Show each line in the items below that contains the string "instances", matching case exactly.

____________

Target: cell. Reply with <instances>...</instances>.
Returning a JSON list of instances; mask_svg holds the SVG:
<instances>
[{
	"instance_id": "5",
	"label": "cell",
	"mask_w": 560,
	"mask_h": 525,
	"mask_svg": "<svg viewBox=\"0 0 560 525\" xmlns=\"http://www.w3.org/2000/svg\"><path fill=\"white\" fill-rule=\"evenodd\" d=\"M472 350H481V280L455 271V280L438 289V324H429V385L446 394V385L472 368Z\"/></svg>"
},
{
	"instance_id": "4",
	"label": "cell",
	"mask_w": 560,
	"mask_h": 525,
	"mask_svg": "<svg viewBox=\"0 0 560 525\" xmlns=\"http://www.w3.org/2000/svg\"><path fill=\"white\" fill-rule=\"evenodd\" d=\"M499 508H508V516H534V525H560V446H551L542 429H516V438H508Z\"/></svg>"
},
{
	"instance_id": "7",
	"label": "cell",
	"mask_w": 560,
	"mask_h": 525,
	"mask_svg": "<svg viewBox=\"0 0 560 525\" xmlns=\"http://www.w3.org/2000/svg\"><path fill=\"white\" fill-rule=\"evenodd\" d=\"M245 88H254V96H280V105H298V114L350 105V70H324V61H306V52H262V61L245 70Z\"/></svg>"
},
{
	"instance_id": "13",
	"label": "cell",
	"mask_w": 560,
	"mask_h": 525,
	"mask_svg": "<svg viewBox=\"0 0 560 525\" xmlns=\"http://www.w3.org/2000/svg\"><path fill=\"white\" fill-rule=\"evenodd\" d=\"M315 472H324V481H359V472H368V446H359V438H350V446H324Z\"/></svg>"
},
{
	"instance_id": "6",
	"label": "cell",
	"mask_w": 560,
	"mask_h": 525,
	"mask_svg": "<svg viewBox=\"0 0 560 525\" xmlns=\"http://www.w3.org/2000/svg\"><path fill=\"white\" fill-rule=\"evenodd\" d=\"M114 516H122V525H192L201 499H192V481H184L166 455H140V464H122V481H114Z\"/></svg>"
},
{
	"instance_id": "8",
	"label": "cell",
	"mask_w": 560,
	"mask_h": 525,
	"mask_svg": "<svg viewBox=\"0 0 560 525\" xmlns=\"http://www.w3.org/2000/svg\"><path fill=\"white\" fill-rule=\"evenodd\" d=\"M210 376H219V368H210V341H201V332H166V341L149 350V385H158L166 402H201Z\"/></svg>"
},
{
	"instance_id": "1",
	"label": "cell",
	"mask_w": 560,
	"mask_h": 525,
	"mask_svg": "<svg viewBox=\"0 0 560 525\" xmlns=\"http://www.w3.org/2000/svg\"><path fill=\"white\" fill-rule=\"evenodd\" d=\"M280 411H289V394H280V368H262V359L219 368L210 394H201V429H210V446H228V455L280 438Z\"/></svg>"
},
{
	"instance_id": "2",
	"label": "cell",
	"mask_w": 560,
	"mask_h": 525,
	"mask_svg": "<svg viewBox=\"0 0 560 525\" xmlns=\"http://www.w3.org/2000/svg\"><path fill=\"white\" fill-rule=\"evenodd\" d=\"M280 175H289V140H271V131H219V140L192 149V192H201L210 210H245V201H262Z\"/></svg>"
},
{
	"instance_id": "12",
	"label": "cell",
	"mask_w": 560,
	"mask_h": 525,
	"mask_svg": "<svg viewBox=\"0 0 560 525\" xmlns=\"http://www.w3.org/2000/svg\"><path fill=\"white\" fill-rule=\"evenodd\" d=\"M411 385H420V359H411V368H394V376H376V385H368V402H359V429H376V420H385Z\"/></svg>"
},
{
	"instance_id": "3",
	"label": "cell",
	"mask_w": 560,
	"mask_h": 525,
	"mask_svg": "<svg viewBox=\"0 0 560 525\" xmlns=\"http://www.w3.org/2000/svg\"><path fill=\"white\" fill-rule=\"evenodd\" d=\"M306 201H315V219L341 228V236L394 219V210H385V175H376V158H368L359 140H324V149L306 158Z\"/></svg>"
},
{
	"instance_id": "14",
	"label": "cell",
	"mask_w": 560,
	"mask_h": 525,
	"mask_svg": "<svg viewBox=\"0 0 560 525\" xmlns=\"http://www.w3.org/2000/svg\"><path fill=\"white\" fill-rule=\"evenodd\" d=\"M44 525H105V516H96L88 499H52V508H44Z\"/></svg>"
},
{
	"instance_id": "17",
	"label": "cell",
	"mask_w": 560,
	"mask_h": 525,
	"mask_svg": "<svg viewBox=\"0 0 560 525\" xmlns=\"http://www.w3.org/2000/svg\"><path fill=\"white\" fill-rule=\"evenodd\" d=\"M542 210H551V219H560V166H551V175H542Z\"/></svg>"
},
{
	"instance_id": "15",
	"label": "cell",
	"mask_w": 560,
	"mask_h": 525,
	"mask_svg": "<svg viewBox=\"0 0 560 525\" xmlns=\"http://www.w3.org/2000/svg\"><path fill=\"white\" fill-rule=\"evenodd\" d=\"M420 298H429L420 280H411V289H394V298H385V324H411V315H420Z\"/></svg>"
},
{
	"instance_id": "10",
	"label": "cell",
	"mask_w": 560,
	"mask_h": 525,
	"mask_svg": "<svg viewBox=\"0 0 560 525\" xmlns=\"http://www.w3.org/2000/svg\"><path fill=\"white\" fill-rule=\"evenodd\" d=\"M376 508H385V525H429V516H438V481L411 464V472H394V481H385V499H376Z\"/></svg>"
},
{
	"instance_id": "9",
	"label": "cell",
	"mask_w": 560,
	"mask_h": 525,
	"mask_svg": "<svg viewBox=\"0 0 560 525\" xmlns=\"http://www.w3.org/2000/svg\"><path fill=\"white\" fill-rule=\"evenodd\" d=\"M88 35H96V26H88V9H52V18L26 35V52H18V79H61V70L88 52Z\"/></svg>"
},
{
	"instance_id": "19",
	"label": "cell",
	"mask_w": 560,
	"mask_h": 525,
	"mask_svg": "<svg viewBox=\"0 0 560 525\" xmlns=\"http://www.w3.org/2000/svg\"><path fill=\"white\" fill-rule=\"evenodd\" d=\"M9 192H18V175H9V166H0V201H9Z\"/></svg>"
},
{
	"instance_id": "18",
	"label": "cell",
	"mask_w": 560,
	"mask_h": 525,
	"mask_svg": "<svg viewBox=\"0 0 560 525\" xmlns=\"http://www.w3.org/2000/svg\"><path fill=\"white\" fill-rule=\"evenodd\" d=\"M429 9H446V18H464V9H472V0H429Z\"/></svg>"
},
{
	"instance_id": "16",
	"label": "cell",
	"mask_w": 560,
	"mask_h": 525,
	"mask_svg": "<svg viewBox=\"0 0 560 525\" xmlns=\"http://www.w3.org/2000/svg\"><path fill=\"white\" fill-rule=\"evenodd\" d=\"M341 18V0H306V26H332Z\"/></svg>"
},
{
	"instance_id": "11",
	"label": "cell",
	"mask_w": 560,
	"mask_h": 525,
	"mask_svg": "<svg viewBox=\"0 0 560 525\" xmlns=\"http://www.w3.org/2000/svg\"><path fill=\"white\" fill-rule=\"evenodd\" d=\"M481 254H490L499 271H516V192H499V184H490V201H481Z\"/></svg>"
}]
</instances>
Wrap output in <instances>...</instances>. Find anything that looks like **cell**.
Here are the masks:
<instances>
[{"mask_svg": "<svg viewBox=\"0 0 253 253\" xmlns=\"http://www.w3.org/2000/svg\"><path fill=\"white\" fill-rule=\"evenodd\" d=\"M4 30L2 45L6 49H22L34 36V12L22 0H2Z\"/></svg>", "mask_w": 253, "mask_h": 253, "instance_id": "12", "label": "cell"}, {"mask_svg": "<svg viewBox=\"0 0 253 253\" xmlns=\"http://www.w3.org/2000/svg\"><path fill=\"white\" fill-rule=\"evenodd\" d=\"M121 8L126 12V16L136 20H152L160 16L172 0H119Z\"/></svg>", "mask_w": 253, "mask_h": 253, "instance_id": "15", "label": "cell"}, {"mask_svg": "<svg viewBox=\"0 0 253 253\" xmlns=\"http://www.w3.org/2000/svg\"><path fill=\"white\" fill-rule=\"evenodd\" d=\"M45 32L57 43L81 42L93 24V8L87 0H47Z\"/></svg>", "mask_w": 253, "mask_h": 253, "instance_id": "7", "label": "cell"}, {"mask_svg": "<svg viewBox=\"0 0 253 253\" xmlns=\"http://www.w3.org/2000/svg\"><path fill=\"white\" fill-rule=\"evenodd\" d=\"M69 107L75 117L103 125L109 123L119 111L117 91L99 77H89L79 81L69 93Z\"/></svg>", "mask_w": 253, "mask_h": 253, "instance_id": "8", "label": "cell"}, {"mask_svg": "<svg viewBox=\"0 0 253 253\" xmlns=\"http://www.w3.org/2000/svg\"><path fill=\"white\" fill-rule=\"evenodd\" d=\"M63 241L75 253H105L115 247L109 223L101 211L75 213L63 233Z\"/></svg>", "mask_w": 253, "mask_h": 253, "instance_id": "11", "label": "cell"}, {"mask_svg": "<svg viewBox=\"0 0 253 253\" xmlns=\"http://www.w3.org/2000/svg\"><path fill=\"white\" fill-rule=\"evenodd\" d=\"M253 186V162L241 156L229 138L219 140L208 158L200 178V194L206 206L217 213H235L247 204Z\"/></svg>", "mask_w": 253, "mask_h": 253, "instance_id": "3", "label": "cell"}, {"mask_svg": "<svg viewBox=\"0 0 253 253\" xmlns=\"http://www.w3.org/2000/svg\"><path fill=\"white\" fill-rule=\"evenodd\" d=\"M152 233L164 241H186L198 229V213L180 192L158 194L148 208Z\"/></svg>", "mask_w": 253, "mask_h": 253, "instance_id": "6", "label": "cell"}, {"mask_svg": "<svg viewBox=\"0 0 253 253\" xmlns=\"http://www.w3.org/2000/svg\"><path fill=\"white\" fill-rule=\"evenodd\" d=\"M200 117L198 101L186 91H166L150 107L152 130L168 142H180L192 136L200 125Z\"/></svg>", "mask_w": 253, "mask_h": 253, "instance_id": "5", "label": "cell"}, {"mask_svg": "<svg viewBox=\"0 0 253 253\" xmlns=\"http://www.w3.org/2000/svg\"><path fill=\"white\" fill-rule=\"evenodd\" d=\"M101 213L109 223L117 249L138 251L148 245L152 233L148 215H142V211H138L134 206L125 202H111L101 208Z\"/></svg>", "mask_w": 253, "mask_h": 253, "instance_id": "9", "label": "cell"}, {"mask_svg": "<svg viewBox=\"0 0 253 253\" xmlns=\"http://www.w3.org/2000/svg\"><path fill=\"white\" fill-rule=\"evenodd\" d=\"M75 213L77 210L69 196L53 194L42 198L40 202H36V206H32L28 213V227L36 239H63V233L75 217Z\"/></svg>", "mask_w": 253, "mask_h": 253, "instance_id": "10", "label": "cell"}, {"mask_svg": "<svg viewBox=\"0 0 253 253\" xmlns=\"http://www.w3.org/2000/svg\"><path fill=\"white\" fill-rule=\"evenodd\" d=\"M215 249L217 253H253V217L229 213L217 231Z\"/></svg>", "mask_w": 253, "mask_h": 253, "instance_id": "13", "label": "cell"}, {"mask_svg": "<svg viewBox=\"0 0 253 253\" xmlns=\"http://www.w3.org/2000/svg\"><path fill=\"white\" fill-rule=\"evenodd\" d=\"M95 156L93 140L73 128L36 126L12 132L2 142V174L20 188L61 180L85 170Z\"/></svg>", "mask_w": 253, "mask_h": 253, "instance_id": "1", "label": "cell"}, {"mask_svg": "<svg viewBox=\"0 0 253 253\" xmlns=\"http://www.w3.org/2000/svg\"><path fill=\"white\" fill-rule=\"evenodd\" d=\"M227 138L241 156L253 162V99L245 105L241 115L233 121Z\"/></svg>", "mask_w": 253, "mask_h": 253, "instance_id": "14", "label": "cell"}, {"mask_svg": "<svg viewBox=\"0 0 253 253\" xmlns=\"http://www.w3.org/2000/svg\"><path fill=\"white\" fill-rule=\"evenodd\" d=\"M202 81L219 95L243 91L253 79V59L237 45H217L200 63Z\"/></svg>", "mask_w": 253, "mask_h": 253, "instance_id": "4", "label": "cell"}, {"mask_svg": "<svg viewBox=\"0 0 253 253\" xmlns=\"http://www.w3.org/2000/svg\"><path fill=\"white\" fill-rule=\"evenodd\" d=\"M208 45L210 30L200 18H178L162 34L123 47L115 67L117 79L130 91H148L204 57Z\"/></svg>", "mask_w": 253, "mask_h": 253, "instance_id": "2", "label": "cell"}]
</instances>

____________

Complete output —
Target: cell. Reply with <instances>...</instances>.
Returning a JSON list of instances; mask_svg holds the SVG:
<instances>
</instances>
Wrap output in <instances>...</instances>. Find anything that looks like **cell**.
<instances>
</instances>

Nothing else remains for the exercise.